RESIDUI DI UN SISTEMA PLANETARIO IN FORMAZIONE

Hubble trova la compagnia dell’anello

Vent'anni dopo, con strumenti migliorati, il telescopio spaziale Hubble è tornato a osservare il famoso disco di detriti attorno alla giovane stella Hr 4796A, trovando un enorme e quasi impalpabile mantello di polveri più esterno, sgualcito da non ancora precisate forze stellari

La nuova osservazione con Hubble del sistema di detriti attorno alla stella Hr 4796A. La stella compagna 4796B si trova in basso a destra, anch’essa oscurata. Crediti: Nasa/Esa/G. Schneider (Univ. of Arizona)

Glenn Schneider, astrofisico dello Steward Observatory all’Università dell’Arizona, ha guidato un’osservazione con il telescopio spaziale Hubble della giovane stella Hr 4796A. In un articolo da poco pubblicato su Astronomical Journal, Schneider e colleghi illustrano come, oltre al denso disco circumstellare già conosciuto, vi sia un secondo, vastissimo e rarefatto, alone di polveri più esterno, che si estende per qualcosa come 875 volte la distanza Terra-Sole (Ua, Unità astronomiche).

Schneider fu uno dei primi, vent’anni orsono, a riprendere con la strumentazione disponibile all’epoca su Hubble, il disco più interno di polveri. Un anello, questo, che si ritiene formato da asteroidi o comete, residui del processo di formazione planetaria in corso attorno ad Hr 4796A, una stella neonata di appena 8 milioni di anni d’età.

La nuova osservazione con la camera coronografica (che sottrae, cioè, la luce abbagliante della stella dall’immagine) in luce visibile a bordo di Hubble, ha ora evidenziato un’enorme nube di polvere molto fine, che forma una struttura piuttosto complessa attorno alla stella.

Queste particelle di polvere, secondo i ricercatori, sono probabilmente state create dalla collisione di pianeti ancora in fase di sviluppo (planetesimi) vicino alla stella, e successivamente lanciate nello spazio interstellare dalla pressione esercitata dall’intensa radiazione emessa da Hr 4796A, un astro 23 volte più luminoso del Sole.
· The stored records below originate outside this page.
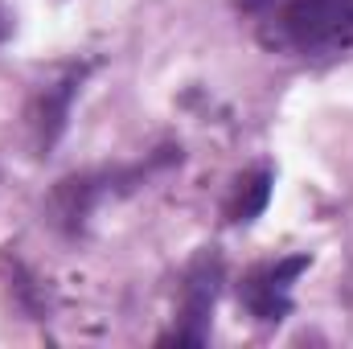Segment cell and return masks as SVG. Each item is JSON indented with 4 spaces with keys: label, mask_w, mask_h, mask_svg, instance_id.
<instances>
[{
    "label": "cell",
    "mask_w": 353,
    "mask_h": 349,
    "mask_svg": "<svg viewBox=\"0 0 353 349\" xmlns=\"http://www.w3.org/2000/svg\"><path fill=\"white\" fill-rule=\"evenodd\" d=\"M308 255H283V259L259 263L243 275L239 300L259 325H279L292 312V283L308 271Z\"/></svg>",
    "instance_id": "3"
},
{
    "label": "cell",
    "mask_w": 353,
    "mask_h": 349,
    "mask_svg": "<svg viewBox=\"0 0 353 349\" xmlns=\"http://www.w3.org/2000/svg\"><path fill=\"white\" fill-rule=\"evenodd\" d=\"M243 8H259V4H267V0H239Z\"/></svg>",
    "instance_id": "7"
},
{
    "label": "cell",
    "mask_w": 353,
    "mask_h": 349,
    "mask_svg": "<svg viewBox=\"0 0 353 349\" xmlns=\"http://www.w3.org/2000/svg\"><path fill=\"white\" fill-rule=\"evenodd\" d=\"M271 185H275V173L271 169H255V173H243L234 181V193L226 201V218L230 222H255L271 201Z\"/></svg>",
    "instance_id": "5"
},
{
    "label": "cell",
    "mask_w": 353,
    "mask_h": 349,
    "mask_svg": "<svg viewBox=\"0 0 353 349\" xmlns=\"http://www.w3.org/2000/svg\"><path fill=\"white\" fill-rule=\"evenodd\" d=\"M12 37V12L4 8V0H0V41H8Z\"/></svg>",
    "instance_id": "6"
},
{
    "label": "cell",
    "mask_w": 353,
    "mask_h": 349,
    "mask_svg": "<svg viewBox=\"0 0 353 349\" xmlns=\"http://www.w3.org/2000/svg\"><path fill=\"white\" fill-rule=\"evenodd\" d=\"M83 74H87L83 66H70L58 83H50V87L33 99V107H29V128H33V144H37L41 152H50V148L58 144V136L66 132L70 103H74V94L83 87Z\"/></svg>",
    "instance_id": "4"
},
{
    "label": "cell",
    "mask_w": 353,
    "mask_h": 349,
    "mask_svg": "<svg viewBox=\"0 0 353 349\" xmlns=\"http://www.w3.org/2000/svg\"><path fill=\"white\" fill-rule=\"evenodd\" d=\"M279 33L300 54H341L353 46V0H283Z\"/></svg>",
    "instance_id": "1"
},
{
    "label": "cell",
    "mask_w": 353,
    "mask_h": 349,
    "mask_svg": "<svg viewBox=\"0 0 353 349\" xmlns=\"http://www.w3.org/2000/svg\"><path fill=\"white\" fill-rule=\"evenodd\" d=\"M218 288H222V259L218 255H197L185 271L181 283V304H176V325L173 333L161 337V346L181 341V346H205L210 337V312L218 304Z\"/></svg>",
    "instance_id": "2"
}]
</instances>
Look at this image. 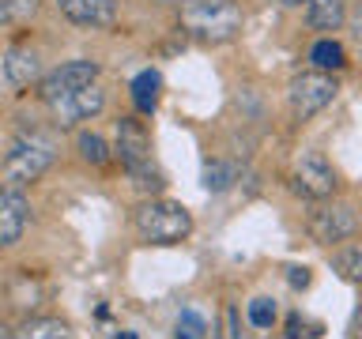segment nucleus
I'll return each instance as SVG.
<instances>
[{"mask_svg": "<svg viewBox=\"0 0 362 339\" xmlns=\"http://www.w3.org/2000/svg\"><path fill=\"white\" fill-rule=\"evenodd\" d=\"M242 8L238 0H185L177 16V27L204 45H223L242 34Z\"/></svg>", "mask_w": 362, "mask_h": 339, "instance_id": "f257e3e1", "label": "nucleus"}, {"mask_svg": "<svg viewBox=\"0 0 362 339\" xmlns=\"http://www.w3.org/2000/svg\"><path fill=\"white\" fill-rule=\"evenodd\" d=\"M136 230L147 245H177L192 234V215L177 200H144L136 208Z\"/></svg>", "mask_w": 362, "mask_h": 339, "instance_id": "f03ea898", "label": "nucleus"}, {"mask_svg": "<svg viewBox=\"0 0 362 339\" xmlns=\"http://www.w3.org/2000/svg\"><path fill=\"white\" fill-rule=\"evenodd\" d=\"M53 158H57V143H53L49 132H38V129L23 132L19 140L11 143L8 158H4V177H8V185L19 189V185L38 181L45 170L53 166Z\"/></svg>", "mask_w": 362, "mask_h": 339, "instance_id": "7ed1b4c3", "label": "nucleus"}, {"mask_svg": "<svg viewBox=\"0 0 362 339\" xmlns=\"http://www.w3.org/2000/svg\"><path fill=\"white\" fill-rule=\"evenodd\" d=\"M332 98H336V79L328 72H302V76H294L291 87H287L291 113L298 121H310L313 113L332 106Z\"/></svg>", "mask_w": 362, "mask_h": 339, "instance_id": "20e7f679", "label": "nucleus"}, {"mask_svg": "<svg viewBox=\"0 0 362 339\" xmlns=\"http://www.w3.org/2000/svg\"><path fill=\"white\" fill-rule=\"evenodd\" d=\"M310 234L317 245H336L358 234V211L351 203H321L310 215Z\"/></svg>", "mask_w": 362, "mask_h": 339, "instance_id": "39448f33", "label": "nucleus"}, {"mask_svg": "<svg viewBox=\"0 0 362 339\" xmlns=\"http://www.w3.org/2000/svg\"><path fill=\"white\" fill-rule=\"evenodd\" d=\"M291 189L298 192V196H305V200H328L336 192V170L325 162V155L305 151L298 162H294Z\"/></svg>", "mask_w": 362, "mask_h": 339, "instance_id": "423d86ee", "label": "nucleus"}, {"mask_svg": "<svg viewBox=\"0 0 362 339\" xmlns=\"http://www.w3.org/2000/svg\"><path fill=\"white\" fill-rule=\"evenodd\" d=\"M87 83H98V64L95 61H68L42 79L38 95H42L45 106H53V102H61L64 95H72V90L87 87Z\"/></svg>", "mask_w": 362, "mask_h": 339, "instance_id": "0eeeda50", "label": "nucleus"}, {"mask_svg": "<svg viewBox=\"0 0 362 339\" xmlns=\"http://www.w3.org/2000/svg\"><path fill=\"white\" fill-rule=\"evenodd\" d=\"M102 106H106V90H102L98 83H87V87H79L72 90V95H64L61 102H53V117L61 129H72V124L79 121H90V117H98Z\"/></svg>", "mask_w": 362, "mask_h": 339, "instance_id": "6e6552de", "label": "nucleus"}, {"mask_svg": "<svg viewBox=\"0 0 362 339\" xmlns=\"http://www.w3.org/2000/svg\"><path fill=\"white\" fill-rule=\"evenodd\" d=\"M117 155H121V162H124L129 174L151 162V140H147L140 121H132V117L117 121Z\"/></svg>", "mask_w": 362, "mask_h": 339, "instance_id": "1a4fd4ad", "label": "nucleus"}, {"mask_svg": "<svg viewBox=\"0 0 362 339\" xmlns=\"http://www.w3.org/2000/svg\"><path fill=\"white\" fill-rule=\"evenodd\" d=\"M27 219H30V203L19 189H4L0 192V249L16 245L23 230H27Z\"/></svg>", "mask_w": 362, "mask_h": 339, "instance_id": "9d476101", "label": "nucleus"}, {"mask_svg": "<svg viewBox=\"0 0 362 339\" xmlns=\"http://www.w3.org/2000/svg\"><path fill=\"white\" fill-rule=\"evenodd\" d=\"M57 8L79 27H113L117 19V0H57Z\"/></svg>", "mask_w": 362, "mask_h": 339, "instance_id": "9b49d317", "label": "nucleus"}, {"mask_svg": "<svg viewBox=\"0 0 362 339\" xmlns=\"http://www.w3.org/2000/svg\"><path fill=\"white\" fill-rule=\"evenodd\" d=\"M4 76L11 87H30L34 79L42 76V61L30 45H11L4 53Z\"/></svg>", "mask_w": 362, "mask_h": 339, "instance_id": "f8f14e48", "label": "nucleus"}, {"mask_svg": "<svg viewBox=\"0 0 362 339\" xmlns=\"http://www.w3.org/2000/svg\"><path fill=\"white\" fill-rule=\"evenodd\" d=\"M347 19V0H305V23L313 30H339Z\"/></svg>", "mask_w": 362, "mask_h": 339, "instance_id": "ddd939ff", "label": "nucleus"}, {"mask_svg": "<svg viewBox=\"0 0 362 339\" xmlns=\"http://www.w3.org/2000/svg\"><path fill=\"white\" fill-rule=\"evenodd\" d=\"M158 87H163V76H158L155 68H144V72L132 79V102L140 113H147V117L158 109Z\"/></svg>", "mask_w": 362, "mask_h": 339, "instance_id": "4468645a", "label": "nucleus"}, {"mask_svg": "<svg viewBox=\"0 0 362 339\" xmlns=\"http://www.w3.org/2000/svg\"><path fill=\"white\" fill-rule=\"evenodd\" d=\"M19 339H76V335L61 316H34V321L23 324Z\"/></svg>", "mask_w": 362, "mask_h": 339, "instance_id": "2eb2a0df", "label": "nucleus"}, {"mask_svg": "<svg viewBox=\"0 0 362 339\" xmlns=\"http://www.w3.org/2000/svg\"><path fill=\"white\" fill-rule=\"evenodd\" d=\"M310 61H313L317 72H336V68L347 64V53H344V45H339L336 38H321L310 49Z\"/></svg>", "mask_w": 362, "mask_h": 339, "instance_id": "dca6fc26", "label": "nucleus"}, {"mask_svg": "<svg viewBox=\"0 0 362 339\" xmlns=\"http://www.w3.org/2000/svg\"><path fill=\"white\" fill-rule=\"evenodd\" d=\"M332 268L336 275L344 282H355V287H362V249L351 245V249H339V253L332 256Z\"/></svg>", "mask_w": 362, "mask_h": 339, "instance_id": "f3484780", "label": "nucleus"}, {"mask_svg": "<svg viewBox=\"0 0 362 339\" xmlns=\"http://www.w3.org/2000/svg\"><path fill=\"white\" fill-rule=\"evenodd\" d=\"M234 181H238V166H234V162L215 158V162L204 166V189H208V192H226Z\"/></svg>", "mask_w": 362, "mask_h": 339, "instance_id": "a211bd4d", "label": "nucleus"}, {"mask_svg": "<svg viewBox=\"0 0 362 339\" xmlns=\"http://www.w3.org/2000/svg\"><path fill=\"white\" fill-rule=\"evenodd\" d=\"M79 155H83V162H90V166H106L110 162V147H106V140L102 136H95V132H79Z\"/></svg>", "mask_w": 362, "mask_h": 339, "instance_id": "6ab92c4d", "label": "nucleus"}, {"mask_svg": "<svg viewBox=\"0 0 362 339\" xmlns=\"http://www.w3.org/2000/svg\"><path fill=\"white\" fill-rule=\"evenodd\" d=\"M208 335V321L197 309H181L177 316V339H204Z\"/></svg>", "mask_w": 362, "mask_h": 339, "instance_id": "aec40b11", "label": "nucleus"}, {"mask_svg": "<svg viewBox=\"0 0 362 339\" xmlns=\"http://www.w3.org/2000/svg\"><path fill=\"white\" fill-rule=\"evenodd\" d=\"M276 302L272 298H253L249 302V321H253V328H272L276 324Z\"/></svg>", "mask_w": 362, "mask_h": 339, "instance_id": "412c9836", "label": "nucleus"}, {"mask_svg": "<svg viewBox=\"0 0 362 339\" xmlns=\"http://www.w3.org/2000/svg\"><path fill=\"white\" fill-rule=\"evenodd\" d=\"M325 328L321 324H310L305 316H298V313H291L287 316V339H317Z\"/></svg>", "mask_w": 362, "mask_h": 339, "instance_id": "4be33fe9", "label": "nucleus"}, {"mask_svg": "<svg viewBox=\"0 0 362 339\" xmlns=\"http://www.w3.org/2000/svg\"><path fill=\"white\" fill-rule=\"evenodd\" d=\"M27 11H34V0H0V27L19 16H27Z\"/></svg>", "mask_w": 362, "mask_h": 339, "instance_id": "5701e85b", "label": "nucleus"}, {"mask_svg": "<svg viewBox=\"0 0 362 339\" xmlns=\"http://www.w3.org/2000/svg\"><path fill=\"white\" fill-rule=\"evenodd\" d=\"M287 282H291L294 290H305V287L313 282V275H310V268H298V264H291V268H287Z\"/></svg>", "mask_w": 362, "mask_h": 339, "instance_id": "b1692460", "label": "nucleus"}, {"mask_svg": "<svg viewBox=\"0 0 362 339\" xmlns=\"http://www.w3.org/2000/svg\"><path fill=\"white\" fill-rule=\"evenodd\" d=\"M226 321H230V339H242V328H238V309L226 305Z\"/></svg>", "mask_w": 362, "mask_h": 339, "instance_id": "393cba45", "label": "nucleus"}, {"mask_svg": "<svg viewBox=\"0 0 362 339\" xmlns=\"http://www.w3.org/2000/svg\"><path fill=\"white\" fill-rule=\"evenodd\" d=\"M351 34H355V42L362 45V8L355 11V16H351Z\"/></svg>", "mask_w": 362, "mask_h": 339, "instance_id": "a878e982", "label": "nucleus"}, {"mask_svg": "<svg viewBox=\"0 0 362 339\" xmlns=\"http://www.w3.org/2000/svg\"><path fill=\"white\" fill-rule=\"evenodd\" d=\"M351 332H355V339H362V305L355 309V316H351Z\"/></svg>", "mask_w": 362, "mask_h": 339, "instance_id": "bb28decb", "label": "nucleus"}, {"mask_svg": "<svg viewBox=\"0 0 362 339\" xmlns=\"http://www.w3.org/2000/svg\"><path fill=\"white\" fill-rule=\"evenodd\" d=\"M0 339H19V332H11L8 324H0Z\"/></svg>", "mask_w": 362, "mask_h": 339, "instance_id": "cd10ccee", "label": "nucleus"}, {"mask_svg": "<svg viewBox=\"0 0 362 339\" xmlns=\"http://www.w3.org/2000/svg\"><path fill=\"white\" fill-rule=\"evenodd\" d=\"M113 339H136V332H117V335H113Z\"/></svg>", "mask_w": 362, "mask_h": 339, "instance_id": "c85d7f7f", "label": "nucleus"}, {"mask_svg": "<svg viewBox=\"0 0 362 339\" xmlns=\"http://www.w3.org/2000/svg\"><path fill=\"white\" fill-rule=\"evenodd\" d=\"M155 4H185V0H155Z\"/></svg>", "mask_w": 362, "mask_h": 339, "instance_id": "c756f323", "label": "nucleus"}, {"mask_svg": "<svg viewBox=\"0 0 362 339\" xmlns=\"http://www.w3.org/2000/svg\"><path fill=\"white\" fill-rule=\"evenodd\" d=\"M283 4H302V0H283Z\"/></svg>", "mask_w": 362, "mask_h": 339, "instance_id": "7c9ffc66", "label": "nucleus"}]
</instances>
L’alone di polveri è molto più esteso da un lato della stella rispetto all’altro, un fatto che non deriva dalla prospettiva secondo cui osserviamo il sistema. Gli autori del nuovo studio ritengono che questo possa esser dovuto al movimento della stella medesima attraverso il mezzo interstellare, provocando delle onde d’urto, chiamate di prua (bow shock), come quelle prodotte da un natante nell’acqua.

Un’altra spiegazione è che l’espansione nello spazio della nube sia influenzata dalle forze mareali esercitate dalla compagna Hr 4796B, una stella nana rossa situata a 576 Unità astronomiche dalla prima.

Sulla sinistra diverse osservazioni dell’anello di polveri interno effettuate da vari telescopi nell’arco di 20 anni. Sulla destra la nuova osservazione (contrasto accentuato). Crediti: G. Schneider (Univ. of Arizona)

«La distribuzione della polvere è un segno rivelatore di come sia dinamicamente interattiva l’interno del sistema contenente l’anello», commenta Schneider. «Non possiamo trattare i detriti esoplanetari come sistemi isolati. Effetti ambientali, quali le interazioni con il mezzo interstellare e le forze esercitate da stelle compagne, possono avere implicazioni a lungo termine per l’evoluzione di tali sistemi. La notevole asimmetria del campo esterno di polveri ci racconta proprio questo, che ci sono diverse forze in gioco oltre alla sola pressione di radiazione della stella ospite che muovono questo materiale».

Benché ipotizzati molto tempo prima, risale al 1983 la prima osservazione di un disco di detriti attorno a una stella, realizzata dal satellite Nasa Iras. Alla fine degli anni Novanta, grazie alla capacità di mascherare la luce stellare da parte uno strumento di seconda generazione installato su Hubble, sono stati ripresi altri anelli di polveri. A tutt’oggi, grazie anche all’evoluzione degli strumenti da Terra, il catalogo dei dischi di detriti conta diverse decine di soggetti e gli scienziati ritengono che debbano essere comuni attorno alle stelle.